AUFGABEN >>
[1] Übersetze den folgenden Satz aus dem Text über die Intelligenz von Delfinen ins Englische: „Die US-Wissenschaftlerin hatte bereits 2001 nachgewiesen, dass sich Delfine im Spiegel selbst erkennen.“
[2] Schreibe den Text über die Intelligenz von Delfinen im Anschluss an seinen letzten Satz weiter.

Lori Marino von der Emory University in Atlanta, eine Spezialistin für die Neuroanatomie von Delfinen, hatte die graue Masse der Gehirne von drei Großen Tümmlern (Tursiops truncatus) untersucht. Die US-Wissenschaftlerin hatte bereits 2001 nachgewiesen, dass sich Delfine im Spiegel selbst erkennen. Jetzt fand sie heraus: Die Tümmler besitzen zwar gemessen an ihrer Größe etwas weniger Hirnmasse als der Mensch, dafür ist ihr Denkorgan aber viel stärker gefaltet und hat eine größere Oberfläche, was laut Marino die mangelnde Masse aufwiegen könnte. Die Faltung betrifft vor allem den Neocortex. Diese Hirnstruktur steuert komplizierte Denkvorgänge etwa zum Lösen von Problemen sowie das Selbstbewusstsein. „Keine andere Art hat ein derart gewundenes Gehirn wie Delfine“, erklärt Marino. Und sie ist überzeugt: „Delfine sind nach dem Menschen die intelligentesten Lebewesen auf der Welt.“
Das denkt auch die Kognitionspsychologin Diana Reiss von der City University of New York. Bei ihrer jahrzehntelangen Arbeit mit Delfinen hat sie herausgefunden, dass die Tiere in der Lage sind, von Menschen gebildete „Sätze“ aus Gesten zu verstehen, Werkzeuge zu benutzen und Handlungen zu planen. Außerdem hat sie beobachtet, dass Delfine starke Emotionen entwickeln können und dass sie einander erkennen und respektieren. „Vieles von dem, was die Tiere tun, ähnelt dem Verhalten von kleinen Kindern“, sagt Reiss.

ANGEZEIGTE DATEN >>

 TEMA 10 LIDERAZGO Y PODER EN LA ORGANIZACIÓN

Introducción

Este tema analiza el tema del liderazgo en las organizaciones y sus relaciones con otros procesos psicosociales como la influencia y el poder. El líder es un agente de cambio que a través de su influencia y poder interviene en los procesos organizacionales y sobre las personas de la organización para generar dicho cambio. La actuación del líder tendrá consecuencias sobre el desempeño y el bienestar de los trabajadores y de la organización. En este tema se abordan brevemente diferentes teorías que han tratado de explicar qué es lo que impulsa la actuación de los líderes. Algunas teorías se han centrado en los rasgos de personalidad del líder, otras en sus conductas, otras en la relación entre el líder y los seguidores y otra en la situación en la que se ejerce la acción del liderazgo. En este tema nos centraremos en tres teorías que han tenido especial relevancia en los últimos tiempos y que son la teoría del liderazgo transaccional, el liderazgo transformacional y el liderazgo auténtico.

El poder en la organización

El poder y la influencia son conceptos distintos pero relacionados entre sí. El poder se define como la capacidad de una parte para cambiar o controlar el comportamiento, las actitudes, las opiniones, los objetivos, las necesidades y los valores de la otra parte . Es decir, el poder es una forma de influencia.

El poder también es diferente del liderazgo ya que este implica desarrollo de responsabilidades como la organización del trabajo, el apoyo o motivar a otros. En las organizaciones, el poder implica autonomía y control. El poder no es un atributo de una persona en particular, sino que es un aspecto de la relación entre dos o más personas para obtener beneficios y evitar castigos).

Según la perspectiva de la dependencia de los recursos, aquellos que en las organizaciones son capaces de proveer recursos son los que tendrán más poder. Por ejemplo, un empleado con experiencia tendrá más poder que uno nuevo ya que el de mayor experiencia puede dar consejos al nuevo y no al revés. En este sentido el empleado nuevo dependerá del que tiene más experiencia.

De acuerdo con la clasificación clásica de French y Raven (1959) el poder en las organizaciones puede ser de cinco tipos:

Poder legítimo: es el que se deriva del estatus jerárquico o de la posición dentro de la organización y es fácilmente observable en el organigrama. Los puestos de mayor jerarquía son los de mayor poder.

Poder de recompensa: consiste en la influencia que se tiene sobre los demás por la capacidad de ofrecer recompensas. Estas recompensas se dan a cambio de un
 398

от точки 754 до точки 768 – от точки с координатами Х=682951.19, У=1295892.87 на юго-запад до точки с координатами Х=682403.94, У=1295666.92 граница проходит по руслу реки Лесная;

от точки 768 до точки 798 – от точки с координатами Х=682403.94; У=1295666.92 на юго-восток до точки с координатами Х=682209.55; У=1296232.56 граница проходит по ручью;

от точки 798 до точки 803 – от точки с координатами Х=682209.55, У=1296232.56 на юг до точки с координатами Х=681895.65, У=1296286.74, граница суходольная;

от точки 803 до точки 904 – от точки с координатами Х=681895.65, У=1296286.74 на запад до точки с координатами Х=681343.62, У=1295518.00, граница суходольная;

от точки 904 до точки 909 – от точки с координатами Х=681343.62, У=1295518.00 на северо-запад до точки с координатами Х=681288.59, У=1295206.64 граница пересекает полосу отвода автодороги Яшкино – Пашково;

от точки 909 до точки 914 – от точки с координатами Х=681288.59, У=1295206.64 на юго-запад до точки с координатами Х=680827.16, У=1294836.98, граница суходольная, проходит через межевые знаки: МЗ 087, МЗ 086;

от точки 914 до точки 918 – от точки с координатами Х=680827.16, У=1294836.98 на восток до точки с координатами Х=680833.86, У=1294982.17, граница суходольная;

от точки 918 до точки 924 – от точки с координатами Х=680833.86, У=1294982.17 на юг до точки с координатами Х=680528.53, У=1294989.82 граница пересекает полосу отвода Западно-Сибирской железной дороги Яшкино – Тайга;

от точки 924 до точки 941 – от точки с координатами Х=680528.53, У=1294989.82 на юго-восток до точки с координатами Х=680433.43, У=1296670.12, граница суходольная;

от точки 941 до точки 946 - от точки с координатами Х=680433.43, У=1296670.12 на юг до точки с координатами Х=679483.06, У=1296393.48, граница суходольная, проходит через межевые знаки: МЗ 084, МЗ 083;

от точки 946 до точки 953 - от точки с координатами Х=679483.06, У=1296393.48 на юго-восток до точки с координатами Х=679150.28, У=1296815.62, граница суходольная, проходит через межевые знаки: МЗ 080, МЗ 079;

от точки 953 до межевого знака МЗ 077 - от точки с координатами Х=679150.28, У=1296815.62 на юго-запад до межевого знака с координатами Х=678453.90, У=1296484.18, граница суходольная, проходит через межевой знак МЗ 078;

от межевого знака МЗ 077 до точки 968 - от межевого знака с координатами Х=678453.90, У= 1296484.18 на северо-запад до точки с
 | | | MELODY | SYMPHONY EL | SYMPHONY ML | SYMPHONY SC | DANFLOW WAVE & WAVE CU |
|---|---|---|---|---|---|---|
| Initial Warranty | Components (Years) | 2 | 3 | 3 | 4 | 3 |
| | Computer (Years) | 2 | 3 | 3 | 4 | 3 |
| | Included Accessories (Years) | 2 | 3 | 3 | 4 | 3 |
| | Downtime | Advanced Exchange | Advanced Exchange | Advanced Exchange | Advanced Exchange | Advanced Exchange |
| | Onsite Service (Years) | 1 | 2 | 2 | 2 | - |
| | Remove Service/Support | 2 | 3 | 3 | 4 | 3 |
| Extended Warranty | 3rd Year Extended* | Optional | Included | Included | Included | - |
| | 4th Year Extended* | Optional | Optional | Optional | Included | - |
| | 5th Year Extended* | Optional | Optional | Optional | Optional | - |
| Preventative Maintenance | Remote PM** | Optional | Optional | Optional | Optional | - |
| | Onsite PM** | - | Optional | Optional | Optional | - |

==

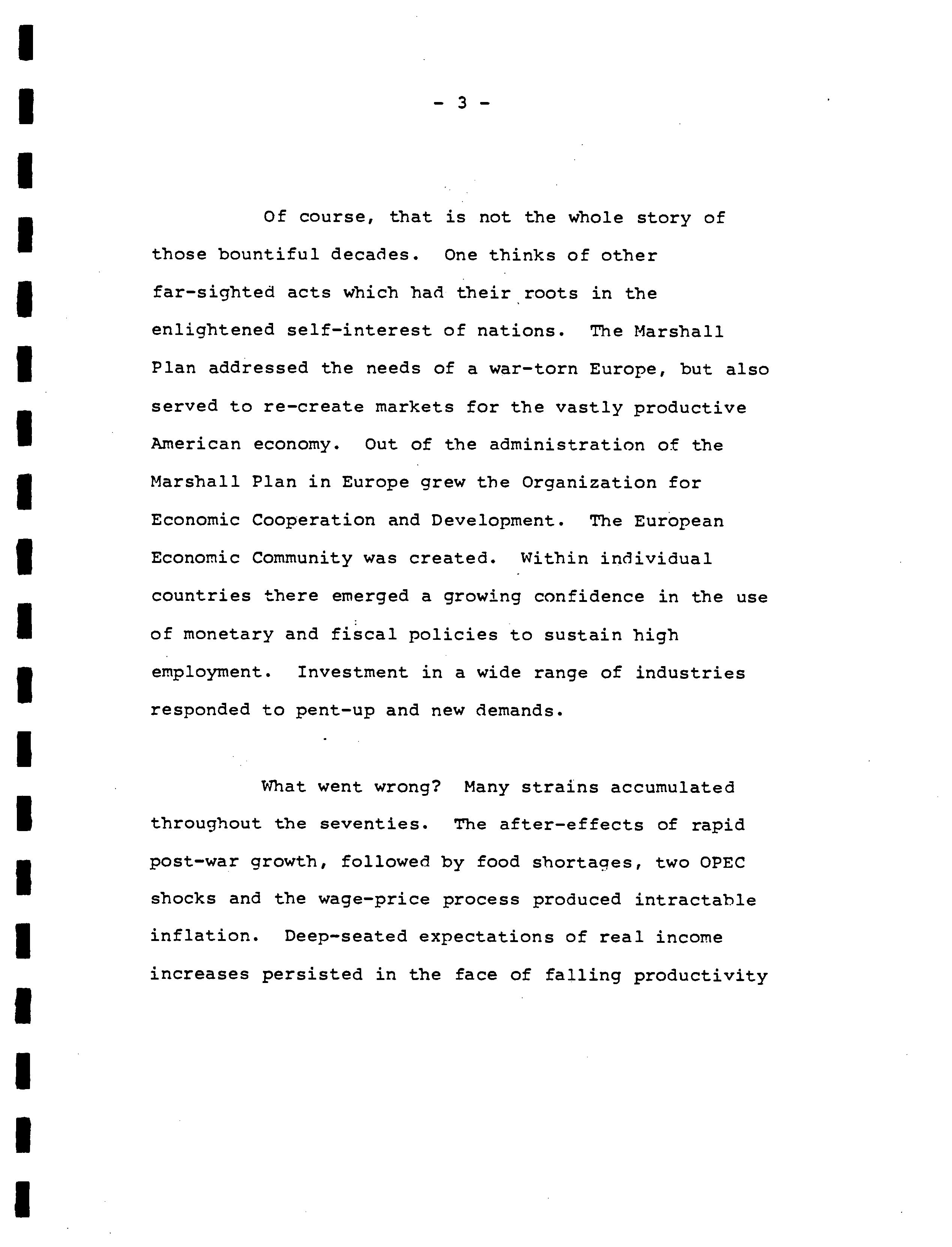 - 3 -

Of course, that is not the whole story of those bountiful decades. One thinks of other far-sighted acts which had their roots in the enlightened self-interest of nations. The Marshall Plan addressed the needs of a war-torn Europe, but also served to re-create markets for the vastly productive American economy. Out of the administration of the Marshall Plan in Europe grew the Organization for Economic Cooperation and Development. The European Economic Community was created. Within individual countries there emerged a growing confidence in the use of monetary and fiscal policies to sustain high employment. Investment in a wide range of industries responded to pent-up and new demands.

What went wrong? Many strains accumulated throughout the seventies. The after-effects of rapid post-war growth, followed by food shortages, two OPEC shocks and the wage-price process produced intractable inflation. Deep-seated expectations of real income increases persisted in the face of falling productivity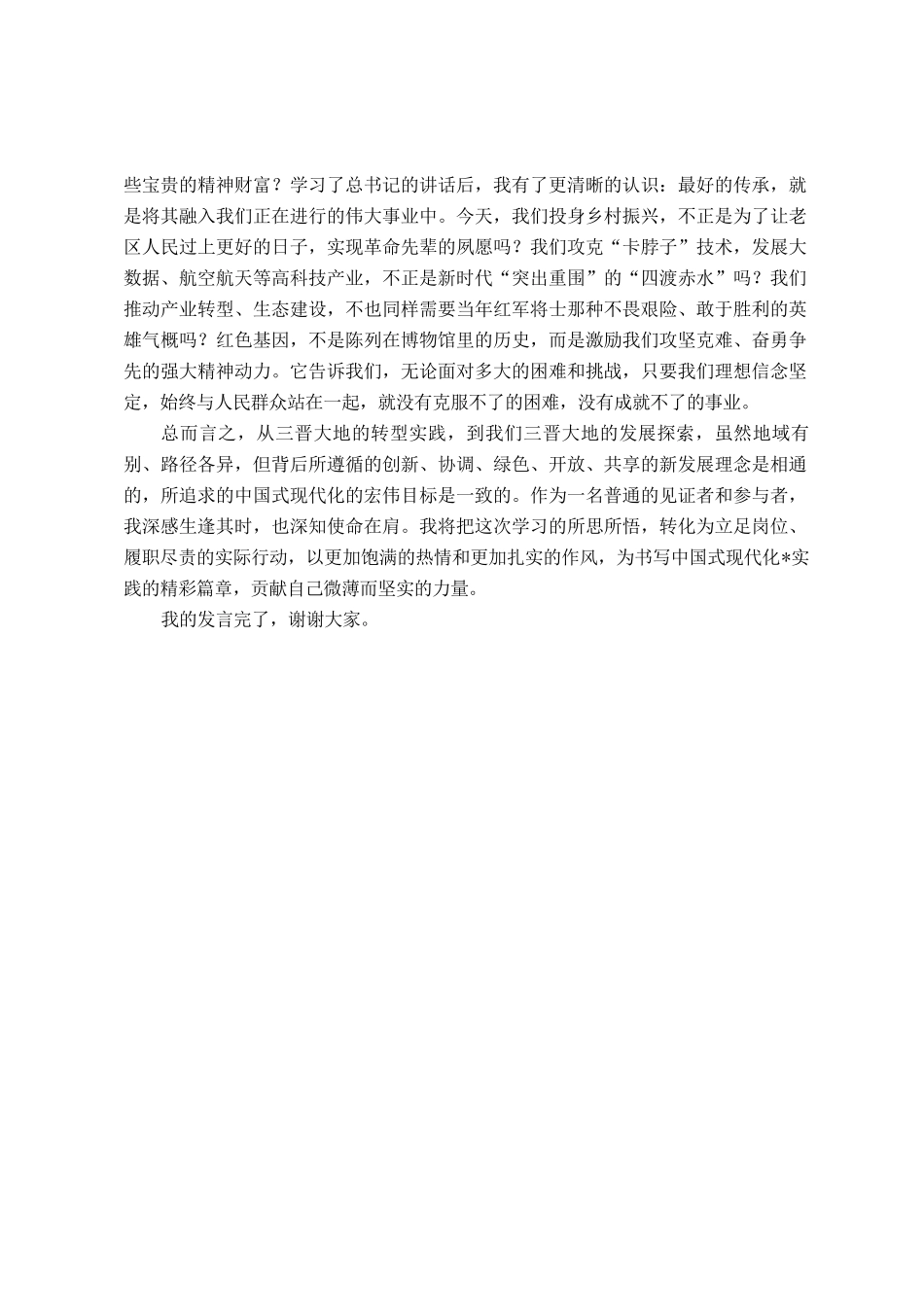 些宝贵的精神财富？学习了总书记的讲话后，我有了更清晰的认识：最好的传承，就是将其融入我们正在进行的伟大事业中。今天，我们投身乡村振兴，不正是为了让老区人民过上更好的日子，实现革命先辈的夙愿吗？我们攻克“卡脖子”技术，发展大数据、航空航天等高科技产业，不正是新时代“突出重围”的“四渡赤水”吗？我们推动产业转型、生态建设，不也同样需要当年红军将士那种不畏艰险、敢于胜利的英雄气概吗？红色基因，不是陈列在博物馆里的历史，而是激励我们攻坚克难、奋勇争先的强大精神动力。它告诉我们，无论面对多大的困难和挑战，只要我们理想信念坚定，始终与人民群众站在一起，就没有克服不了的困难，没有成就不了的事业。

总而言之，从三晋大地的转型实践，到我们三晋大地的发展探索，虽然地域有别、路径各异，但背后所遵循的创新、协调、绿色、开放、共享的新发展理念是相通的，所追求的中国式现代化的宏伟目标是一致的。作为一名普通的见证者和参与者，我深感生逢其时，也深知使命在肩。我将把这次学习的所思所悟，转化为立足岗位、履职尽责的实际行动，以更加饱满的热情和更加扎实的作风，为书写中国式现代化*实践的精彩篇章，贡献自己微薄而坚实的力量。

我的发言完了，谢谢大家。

LÖSUNGEN >>
[1] As early as 2001, the US scientist had demonstrated that dolphins recognize themselves in the mirror.

[2]
Sollte man Delfinen bei all diesen Ähnlichkeiten mit dem Menschen dann nicht auch ähnliche Rechte zubilligen? Dafür setzt sich Ethik-Professor Thomas White von der Loyola Marymount University im kalifornischen Redondo Beach ein. Er bezeichnet die Meeressäuger als „nichtmenschliche Personen“ und hält es für ethisch verwerflich, sie in Tiershows zu vermarkten oder sie massenweise abzuschlachten, wie es vor den Küsten Japans geschieht.